■ EXERCISE DESCRIPTION
Render the records below as a Markdown table with the columns "No." and "Record," numbering each row and skipping blank lines. Leave the pictures out of the table.

■ RECORD EXCERPTS

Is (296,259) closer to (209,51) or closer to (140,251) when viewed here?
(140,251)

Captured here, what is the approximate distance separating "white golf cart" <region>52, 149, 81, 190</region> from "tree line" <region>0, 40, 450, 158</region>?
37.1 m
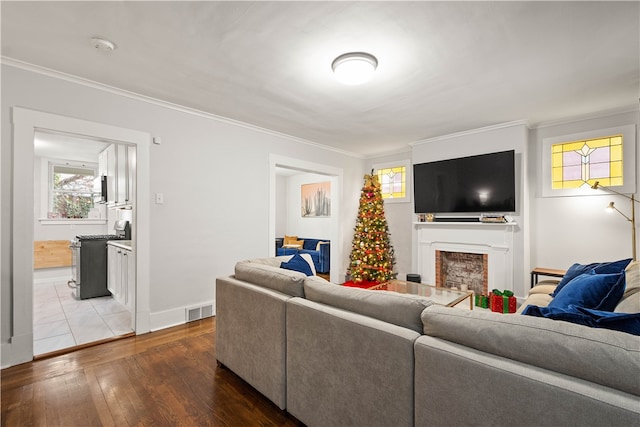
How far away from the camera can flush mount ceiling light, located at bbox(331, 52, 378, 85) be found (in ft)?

■ SOLUTION TO THE PROBLEM
| No. | Record |
|---|---|
| 1 | Is (296,259) closer to (209,51) or closer to (140,251) when viewed here? |
| 2 | (140,251) |
| 3 | Captured here, what is the approximate distance separating "white golf cart" <region>52, 149, 81, 190</region> from "tree line" <region>0, 40, 450, 158</region>? |
| 4 | 37.1 m |
| 5 | How far away from the camera can flush mount ceiling light, located at bbox(331, 52, 378, 85) be found (in ft)? |